# [EXERCISE OBJECTIVE]
Each entry below is to be returned exactly, with any pictures left out.

==== STUDY MATERIAL

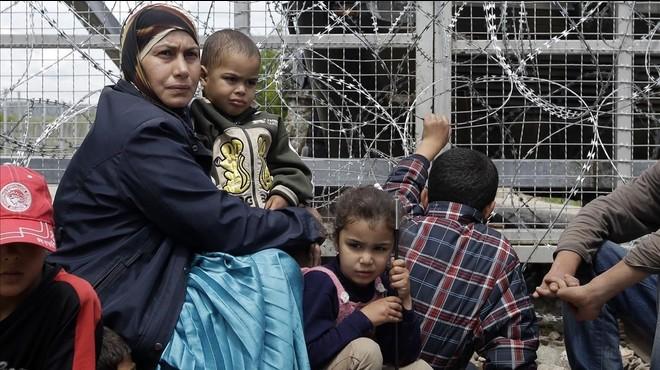 """Metges Sense Fronteres titlla d'""""abdicació històrica"""" l'acord de la UE amb Turquia sobre refugiats"""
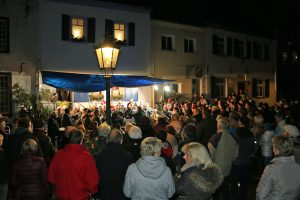 Bei weihnachtlichen Liedbeiträgen sind alle Besucher zum Mitsingen eingeladen.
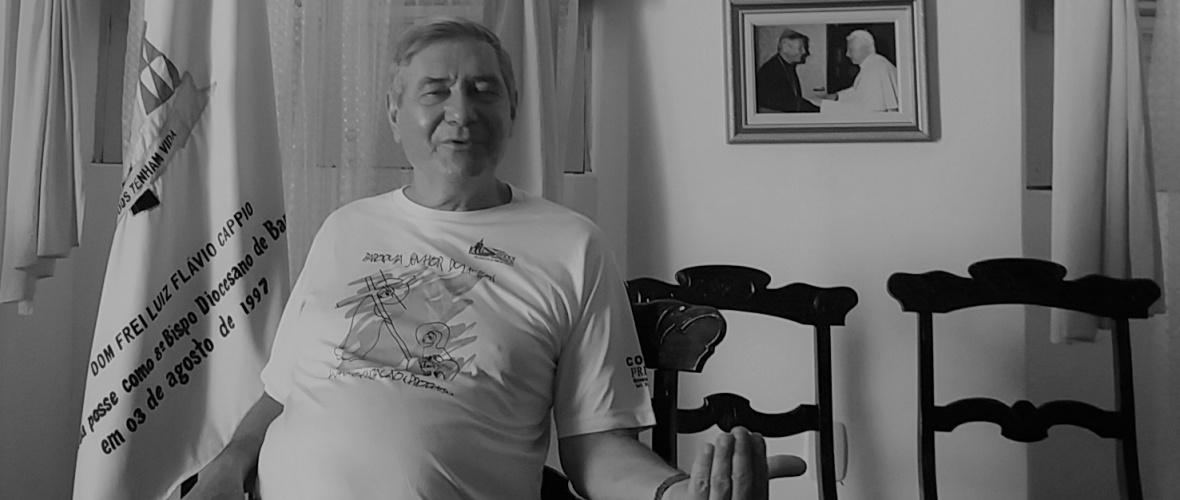 Dom Luiz Cappio diz que só haverá mudanças quando o pessoal que está fazendo mal ao país for varrido de seus cargos. Foto: Paulo Oliveira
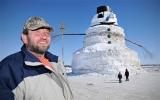Dành hàng trăm giờ đắp người tuyết cao 15 m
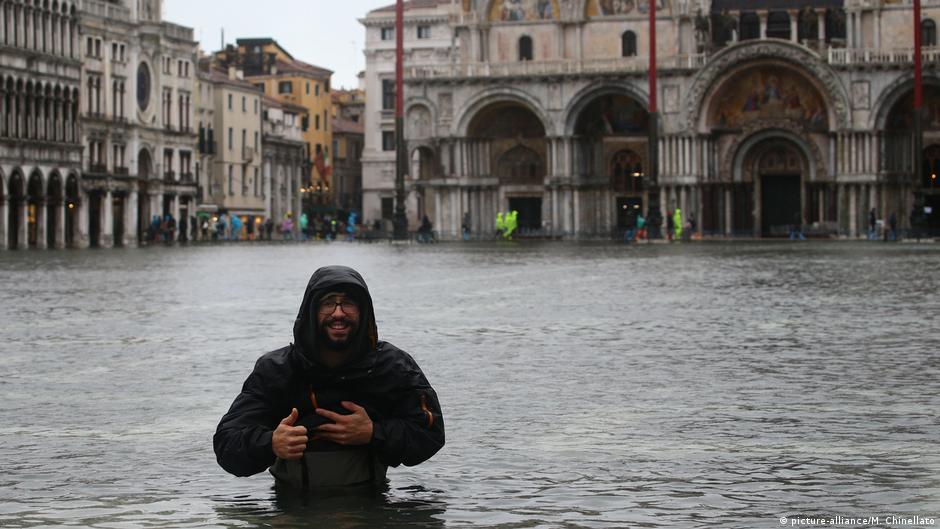 Masas de agua hasta la cintura. Solo los turistas pueden tomarse con humor las inundaciones.
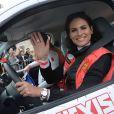 Maud Garnier et Laetitia Bléger lors du départ de la 24ème édition du Rallye Aïcha des Gazelles du Maroc au Trocadéro à Paris, le 15 mars 2014.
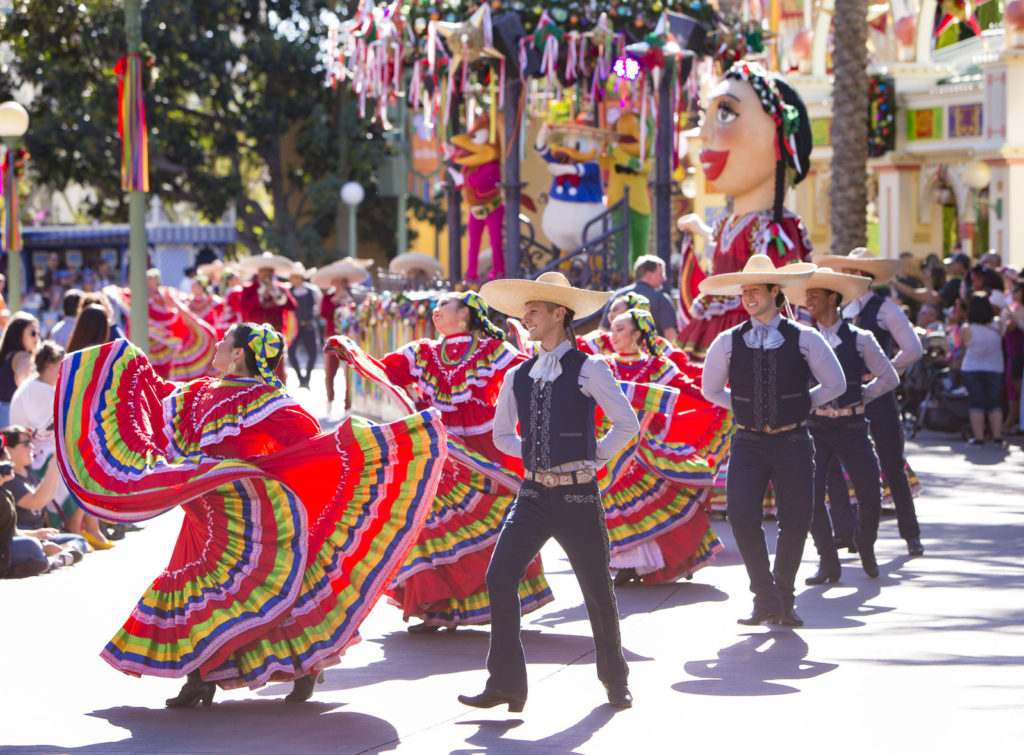 """DISNEY ¡VIVA NAVIDAD!"" AT FESTIVAL OF HOLIDAYS"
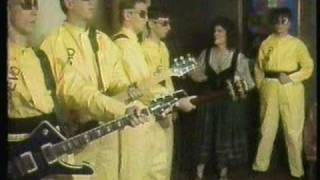 Download ″Fridays TV Show″ (1980) [Show F-10] Devo - ″Uncontrollable Urge″ (Live) [10 of 10] Video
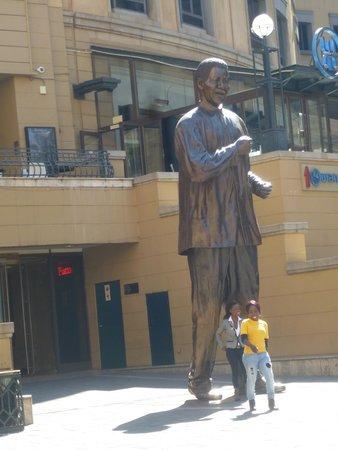 Nelson Mandela Square: Mandela Square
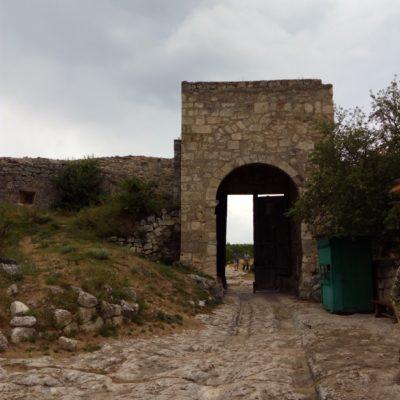 Ворота в Чуфут-Кале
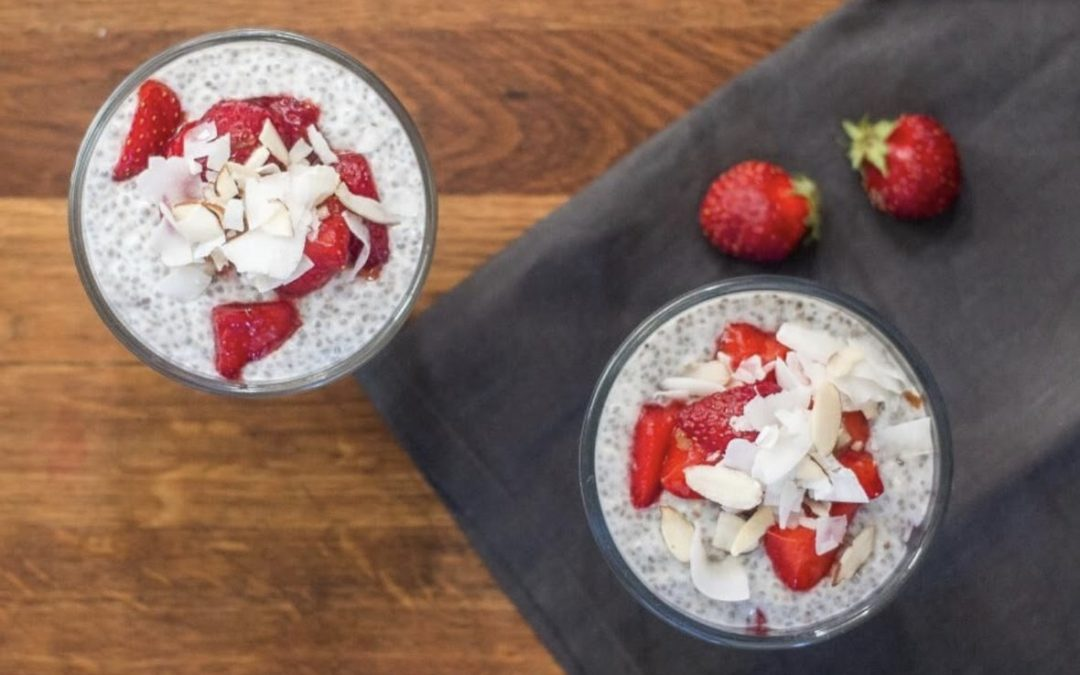 Start the Weekend with a Collagen Strawberry Parfait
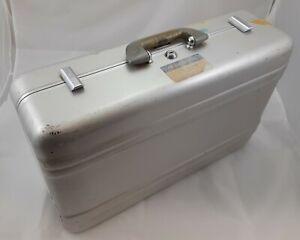 Vtg HALLIBURTON Zero Aluminum Briefcase Attache Case 21 x 14 x 7 Complete No key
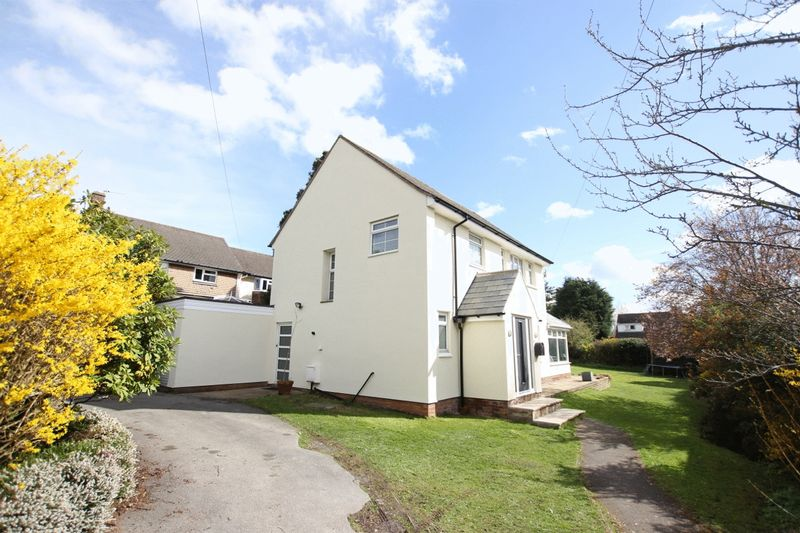 4 Bedrooms Detached House for sale in Victoria Avenue, Heswall, Wirral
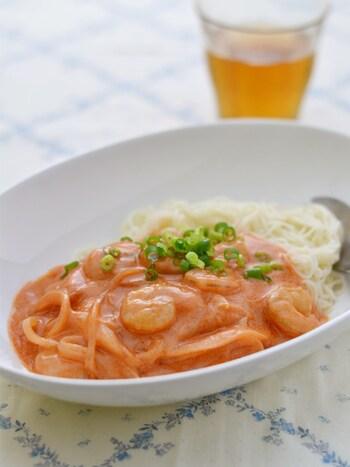 トマトジュースと豆乳で優しいトマトクリーム味。冷凍むきエビと玉ねぎで10分もかからず出来上がるスピードレシピ。パスタ感覚で食べられますよ!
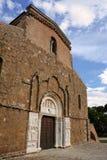Abadía de San Giovanni en Venere en Fossacesia (Italia) Fotos de archivo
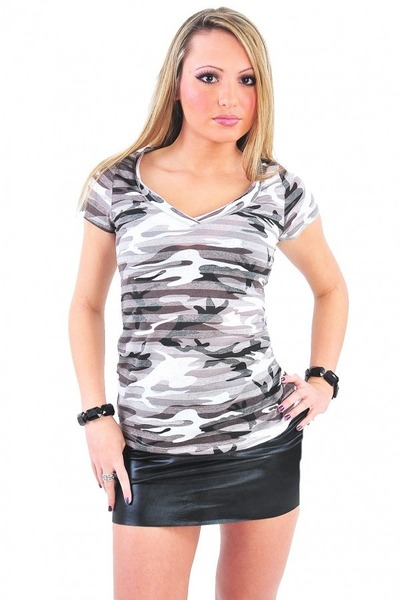 Diva Hot Couture top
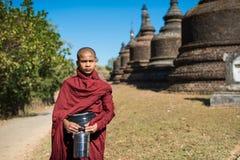 Mrauk u, МЬЯНМА - 13-ое декабря 2014: неофит идя в Buddihist Стоковая Фотография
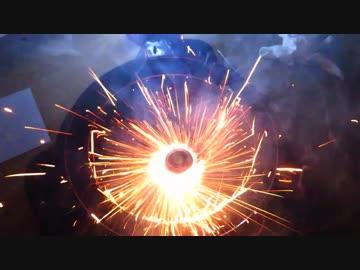 ベイブレードに花火仕込んで加速させる動画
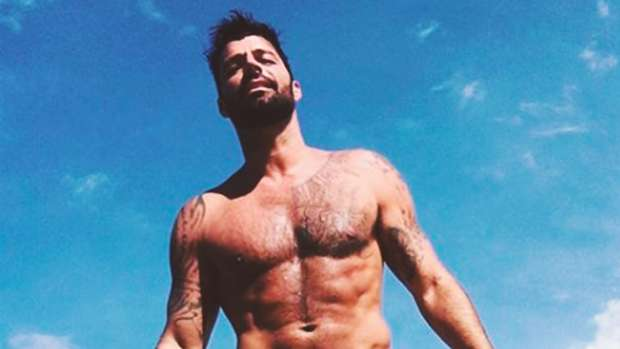 This nude picture of Ricky Martin has the Internet going loco!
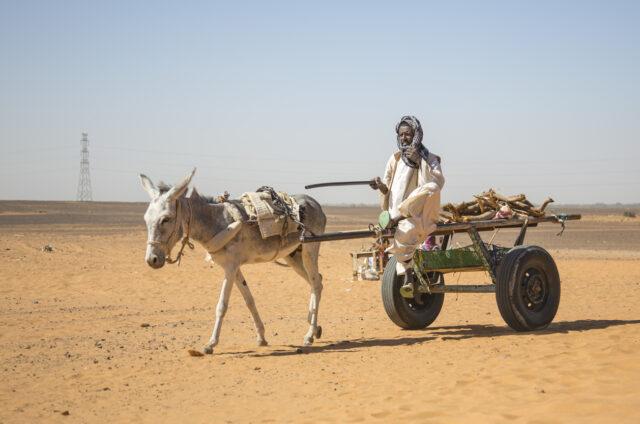 Cesta pouští u Chartúmu, Súdán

========

# [RESPONSE TO THIS TASK]
 """Metges Sense Fronteres titlla d'""""abdicació històrica"""" l'acord de la UE amb Turquia sobre refugiats"""
 Bei weihnachtlichen Liedbeiträgen sind alle Besucher zum Mitsingen eingeladen.
 Dom Luiz Cappio diz que só haverá mudanças quando o pessoal que está fazendo mal ao país for varrido de seus cargos. Foto: Paulo Oliveira
Dành hàng trăm giờ đắp người tuyết cao 15 m
 Masas de agua hasta la cintura. Solo los turistas pueden tomarse con humor las inundaciones.
 Maud Garnier et Laetitia Bléger lors du départ de la 24ème édition du Rallye Aïcha des Gazelles du Maroc au Trocadéro à Paris, le 15 mars 2014.
 """DISNEY ¡VIVA NAVIDAD!"" AT FESTIVAL OF HOLIDAYS"
 Download ″Fridays TV Show″ (1980) [Show F-10] Devo - ″Uncontrollable Urge″ (Live) [10 of 10] Video
 Nelson Mandela Square: Mandela Square
 Ворота в Чуфут-Кале
 Start the Weekend with a Collagen Strawberry Parfait
 Vtg HALLIBURTON Zero Aluminum Briefcase Attache Case 21 x 14 x 7 Complete No key
 4 Bedrooms Detached House for sale in Victoria Avenue, Heswall, Wirral
 トマトジュースと豆乳で優しいトマトクリーム味。冷凍むきエビと玉ねぎで10分もかからず出来上がるスピードレシピ。パスタ感覚で食べられますよ!
Abadía de San Giovanni en Venere en Fossacesia (Italia) Fotos de archivo
 Diva Hot Couture top
 Mrauk u, МЬЯНМА - 13-ое декабря 2014: неофит идя в Buddihist Стоковая Фотография
 ベイブレードに花火仕込んで加速させる動画
 This nude picture of Ricky Martin has the Internet going loco!
 Cesta pouští u Chartúmu, Súdán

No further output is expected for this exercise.